**Given exercise**
Lay out the stretch of the listing from the line containing "What is the distance printed" through the end of the listing as a JSON list of strings, one per line, leaving out blank lines.

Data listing

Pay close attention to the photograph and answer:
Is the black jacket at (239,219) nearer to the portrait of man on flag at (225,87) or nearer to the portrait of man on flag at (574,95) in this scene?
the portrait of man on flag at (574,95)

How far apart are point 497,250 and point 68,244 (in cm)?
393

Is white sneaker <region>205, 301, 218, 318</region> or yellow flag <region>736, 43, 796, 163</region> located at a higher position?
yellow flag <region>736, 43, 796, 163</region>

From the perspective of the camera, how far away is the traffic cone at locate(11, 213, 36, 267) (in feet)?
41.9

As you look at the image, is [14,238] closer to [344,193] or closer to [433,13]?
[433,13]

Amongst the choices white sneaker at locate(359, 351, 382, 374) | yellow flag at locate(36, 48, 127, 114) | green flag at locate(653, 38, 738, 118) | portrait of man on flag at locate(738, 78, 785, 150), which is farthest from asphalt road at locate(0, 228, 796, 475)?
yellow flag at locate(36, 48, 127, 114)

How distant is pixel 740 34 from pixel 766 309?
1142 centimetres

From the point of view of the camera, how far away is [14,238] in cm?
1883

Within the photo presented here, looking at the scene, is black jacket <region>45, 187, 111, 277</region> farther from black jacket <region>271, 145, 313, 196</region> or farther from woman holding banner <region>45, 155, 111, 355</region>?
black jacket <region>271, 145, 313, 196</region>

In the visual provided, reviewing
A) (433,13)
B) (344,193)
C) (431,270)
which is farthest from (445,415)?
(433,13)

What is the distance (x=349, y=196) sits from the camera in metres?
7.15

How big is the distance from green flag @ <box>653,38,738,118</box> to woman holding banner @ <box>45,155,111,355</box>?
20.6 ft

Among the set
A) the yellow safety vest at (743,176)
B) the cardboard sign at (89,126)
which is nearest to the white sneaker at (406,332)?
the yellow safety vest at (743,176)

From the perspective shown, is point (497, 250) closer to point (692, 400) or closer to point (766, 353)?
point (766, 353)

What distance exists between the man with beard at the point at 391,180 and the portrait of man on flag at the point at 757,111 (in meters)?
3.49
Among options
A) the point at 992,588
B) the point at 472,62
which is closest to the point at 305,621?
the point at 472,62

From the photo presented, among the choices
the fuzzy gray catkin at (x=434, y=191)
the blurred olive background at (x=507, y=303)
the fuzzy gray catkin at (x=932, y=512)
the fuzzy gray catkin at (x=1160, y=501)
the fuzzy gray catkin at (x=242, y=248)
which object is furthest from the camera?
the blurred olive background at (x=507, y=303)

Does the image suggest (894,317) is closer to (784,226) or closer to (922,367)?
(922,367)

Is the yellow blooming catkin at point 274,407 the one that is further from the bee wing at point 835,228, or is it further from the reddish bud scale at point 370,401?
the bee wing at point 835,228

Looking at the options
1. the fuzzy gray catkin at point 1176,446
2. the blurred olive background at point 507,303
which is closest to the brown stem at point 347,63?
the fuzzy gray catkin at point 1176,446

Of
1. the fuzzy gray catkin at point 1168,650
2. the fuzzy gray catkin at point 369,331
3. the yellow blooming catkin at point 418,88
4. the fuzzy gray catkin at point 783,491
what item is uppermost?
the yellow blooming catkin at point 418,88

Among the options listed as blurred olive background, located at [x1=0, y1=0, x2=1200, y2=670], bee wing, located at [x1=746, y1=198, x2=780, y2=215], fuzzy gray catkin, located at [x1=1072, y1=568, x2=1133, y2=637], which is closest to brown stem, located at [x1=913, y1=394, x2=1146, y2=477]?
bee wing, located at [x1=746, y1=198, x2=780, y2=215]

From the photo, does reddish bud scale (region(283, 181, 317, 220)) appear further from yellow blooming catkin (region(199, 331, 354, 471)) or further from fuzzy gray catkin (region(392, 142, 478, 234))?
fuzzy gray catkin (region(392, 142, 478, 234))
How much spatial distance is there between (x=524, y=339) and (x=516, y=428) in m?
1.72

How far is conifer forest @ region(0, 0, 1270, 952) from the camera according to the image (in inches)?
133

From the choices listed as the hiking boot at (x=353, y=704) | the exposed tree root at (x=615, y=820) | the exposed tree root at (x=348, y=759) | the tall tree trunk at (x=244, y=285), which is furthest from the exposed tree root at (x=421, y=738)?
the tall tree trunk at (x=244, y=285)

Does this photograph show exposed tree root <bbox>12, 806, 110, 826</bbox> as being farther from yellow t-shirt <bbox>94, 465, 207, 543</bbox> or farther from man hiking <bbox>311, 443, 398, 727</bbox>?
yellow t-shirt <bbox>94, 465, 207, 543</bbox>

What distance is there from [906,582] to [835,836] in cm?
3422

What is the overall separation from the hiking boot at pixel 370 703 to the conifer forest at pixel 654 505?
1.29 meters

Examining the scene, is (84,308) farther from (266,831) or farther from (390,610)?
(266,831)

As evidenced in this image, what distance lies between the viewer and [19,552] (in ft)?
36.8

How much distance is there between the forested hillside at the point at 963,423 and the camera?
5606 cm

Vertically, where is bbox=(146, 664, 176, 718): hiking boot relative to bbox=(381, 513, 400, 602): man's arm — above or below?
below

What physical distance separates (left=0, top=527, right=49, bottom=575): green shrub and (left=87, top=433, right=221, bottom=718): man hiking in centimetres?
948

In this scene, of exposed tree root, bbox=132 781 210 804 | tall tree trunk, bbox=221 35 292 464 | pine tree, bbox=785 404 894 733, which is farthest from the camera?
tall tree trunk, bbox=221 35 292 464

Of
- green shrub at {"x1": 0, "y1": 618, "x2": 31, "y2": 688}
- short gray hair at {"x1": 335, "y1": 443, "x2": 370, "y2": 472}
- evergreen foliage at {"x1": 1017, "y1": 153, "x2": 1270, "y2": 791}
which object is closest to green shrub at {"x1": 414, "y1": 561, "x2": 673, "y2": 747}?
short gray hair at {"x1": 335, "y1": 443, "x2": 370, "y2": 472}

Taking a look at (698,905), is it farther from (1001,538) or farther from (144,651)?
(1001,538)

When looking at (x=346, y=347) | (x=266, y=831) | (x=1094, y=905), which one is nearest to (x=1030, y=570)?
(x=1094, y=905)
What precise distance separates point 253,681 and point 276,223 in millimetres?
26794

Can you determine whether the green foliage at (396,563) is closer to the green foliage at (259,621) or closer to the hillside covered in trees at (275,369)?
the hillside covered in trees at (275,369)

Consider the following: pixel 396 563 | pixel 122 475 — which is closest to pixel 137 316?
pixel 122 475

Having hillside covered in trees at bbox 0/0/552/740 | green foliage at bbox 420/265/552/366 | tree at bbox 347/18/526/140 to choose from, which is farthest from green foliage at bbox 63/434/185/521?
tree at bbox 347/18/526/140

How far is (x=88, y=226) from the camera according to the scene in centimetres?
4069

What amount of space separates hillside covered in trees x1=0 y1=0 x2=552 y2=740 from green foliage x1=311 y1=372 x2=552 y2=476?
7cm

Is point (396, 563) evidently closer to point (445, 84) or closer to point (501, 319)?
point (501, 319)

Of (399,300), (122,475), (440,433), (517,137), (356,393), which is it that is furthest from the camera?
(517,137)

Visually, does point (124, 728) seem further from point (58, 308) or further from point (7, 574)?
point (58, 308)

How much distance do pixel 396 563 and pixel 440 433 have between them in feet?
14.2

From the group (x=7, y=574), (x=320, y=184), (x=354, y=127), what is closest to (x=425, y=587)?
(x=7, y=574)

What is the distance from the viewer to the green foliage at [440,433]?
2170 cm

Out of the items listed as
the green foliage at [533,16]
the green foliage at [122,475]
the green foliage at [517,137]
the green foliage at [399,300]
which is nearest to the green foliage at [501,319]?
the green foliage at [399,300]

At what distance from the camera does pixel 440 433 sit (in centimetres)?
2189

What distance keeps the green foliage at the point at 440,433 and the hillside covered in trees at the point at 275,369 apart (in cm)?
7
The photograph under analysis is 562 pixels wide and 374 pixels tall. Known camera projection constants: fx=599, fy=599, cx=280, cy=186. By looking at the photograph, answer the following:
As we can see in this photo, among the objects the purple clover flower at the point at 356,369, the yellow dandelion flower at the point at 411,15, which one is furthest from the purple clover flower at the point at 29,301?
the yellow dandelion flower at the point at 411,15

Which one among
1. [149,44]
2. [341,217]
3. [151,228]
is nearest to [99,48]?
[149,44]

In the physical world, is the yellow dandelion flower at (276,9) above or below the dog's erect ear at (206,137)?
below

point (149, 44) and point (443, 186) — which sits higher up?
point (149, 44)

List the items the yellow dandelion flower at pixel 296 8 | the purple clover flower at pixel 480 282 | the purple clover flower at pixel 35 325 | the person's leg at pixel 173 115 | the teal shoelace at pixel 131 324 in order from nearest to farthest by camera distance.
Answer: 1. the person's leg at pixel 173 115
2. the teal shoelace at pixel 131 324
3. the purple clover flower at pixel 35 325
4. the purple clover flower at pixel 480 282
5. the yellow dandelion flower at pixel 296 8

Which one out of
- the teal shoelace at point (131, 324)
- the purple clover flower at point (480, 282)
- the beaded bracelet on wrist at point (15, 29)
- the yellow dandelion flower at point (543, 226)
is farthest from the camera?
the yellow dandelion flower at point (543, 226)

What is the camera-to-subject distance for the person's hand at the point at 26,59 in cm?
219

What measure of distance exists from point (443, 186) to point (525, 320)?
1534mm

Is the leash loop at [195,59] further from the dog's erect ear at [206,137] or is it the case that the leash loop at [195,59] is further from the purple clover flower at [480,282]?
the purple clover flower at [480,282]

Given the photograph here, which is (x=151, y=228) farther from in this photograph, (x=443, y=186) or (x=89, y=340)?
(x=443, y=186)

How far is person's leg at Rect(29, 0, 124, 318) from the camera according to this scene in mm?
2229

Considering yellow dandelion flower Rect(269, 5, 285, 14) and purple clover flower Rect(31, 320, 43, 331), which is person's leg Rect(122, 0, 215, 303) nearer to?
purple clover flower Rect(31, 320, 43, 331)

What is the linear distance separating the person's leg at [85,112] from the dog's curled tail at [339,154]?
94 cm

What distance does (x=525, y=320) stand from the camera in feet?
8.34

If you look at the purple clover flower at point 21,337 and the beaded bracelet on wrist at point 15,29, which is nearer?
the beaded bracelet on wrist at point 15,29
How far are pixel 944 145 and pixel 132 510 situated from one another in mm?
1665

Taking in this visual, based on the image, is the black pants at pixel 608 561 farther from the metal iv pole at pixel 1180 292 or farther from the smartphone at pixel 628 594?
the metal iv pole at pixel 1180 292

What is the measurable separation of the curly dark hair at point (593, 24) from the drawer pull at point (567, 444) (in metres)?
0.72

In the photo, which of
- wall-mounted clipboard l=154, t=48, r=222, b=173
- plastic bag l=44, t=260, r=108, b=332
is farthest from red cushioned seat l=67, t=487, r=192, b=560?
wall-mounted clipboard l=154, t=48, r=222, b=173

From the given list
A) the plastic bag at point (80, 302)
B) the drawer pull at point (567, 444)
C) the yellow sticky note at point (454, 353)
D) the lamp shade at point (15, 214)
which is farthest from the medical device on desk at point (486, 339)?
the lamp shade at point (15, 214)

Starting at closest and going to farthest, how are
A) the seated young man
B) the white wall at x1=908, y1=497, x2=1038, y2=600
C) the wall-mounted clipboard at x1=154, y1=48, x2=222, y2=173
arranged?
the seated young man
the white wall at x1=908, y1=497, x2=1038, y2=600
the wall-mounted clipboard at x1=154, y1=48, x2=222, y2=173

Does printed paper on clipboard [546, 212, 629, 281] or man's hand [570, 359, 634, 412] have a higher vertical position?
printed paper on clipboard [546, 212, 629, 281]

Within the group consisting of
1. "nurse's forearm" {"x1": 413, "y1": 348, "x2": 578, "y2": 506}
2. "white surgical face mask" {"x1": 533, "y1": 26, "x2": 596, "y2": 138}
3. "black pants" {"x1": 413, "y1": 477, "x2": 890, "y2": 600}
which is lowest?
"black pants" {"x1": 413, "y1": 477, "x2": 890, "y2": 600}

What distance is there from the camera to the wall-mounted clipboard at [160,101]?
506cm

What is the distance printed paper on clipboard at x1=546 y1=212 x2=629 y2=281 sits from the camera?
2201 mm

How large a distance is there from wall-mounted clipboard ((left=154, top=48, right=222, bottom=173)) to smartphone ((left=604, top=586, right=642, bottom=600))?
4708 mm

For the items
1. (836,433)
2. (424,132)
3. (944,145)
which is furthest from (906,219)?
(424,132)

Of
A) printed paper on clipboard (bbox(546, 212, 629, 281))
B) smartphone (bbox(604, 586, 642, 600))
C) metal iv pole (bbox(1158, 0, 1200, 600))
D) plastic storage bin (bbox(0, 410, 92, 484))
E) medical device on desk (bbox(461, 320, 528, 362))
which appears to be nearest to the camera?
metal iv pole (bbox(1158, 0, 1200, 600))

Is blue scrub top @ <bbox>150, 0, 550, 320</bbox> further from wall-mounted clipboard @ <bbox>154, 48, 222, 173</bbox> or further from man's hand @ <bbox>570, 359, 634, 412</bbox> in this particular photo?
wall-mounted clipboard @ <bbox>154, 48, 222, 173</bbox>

**Exercise output**
[
  "What is the distance printed paper on clipboard at x1=546 y1=212 x2=629 y2=281 sits from the camera?",
  "2201 mm",
  "How large a distance is there from wall-mounted clipboard ((left=154, top=48, right=222, bottom=173)) to smartphone ((left=604, top=586, right=642, bottom=600))?",
  "4708 mm",
  "For the items",
  "1. (836,433)",
  "2. (424,132)",
  "3. (944,145)",
  "which is furthest from (906,219)?",
  "(424,132)",
  "Of",
  "A) printed paper on clipboard (bbox(546, 212, 629, 281))",
  "B) smartphone (bbox(604, 586, 642, 600))",
  "C) metal iv pole (bbox(1158, 0, 1200, 600))",
  "D) plastic storage bin (bbox(0, 410, 92, 484))",
  "E) medical device on desk (bbox(461, 320, 528, 362))",
  "which appears to be nearest to the camera?",
  "metal iv pole (bbox(1158, 0, 1200, 600))",
  "Is blue scrub top @ <bbox>150, 0, 550, 320</bbox> further from wall-mounted clipboard @ <bbox>154, 48, 222, 173</bbox> or further from man's hand @ <bbox>570, 359, 634, 412</bbox> in this particular photo?",
  "wall-mounted clipboard @ <bbox>154, 48, 222, 173</bbox>"
]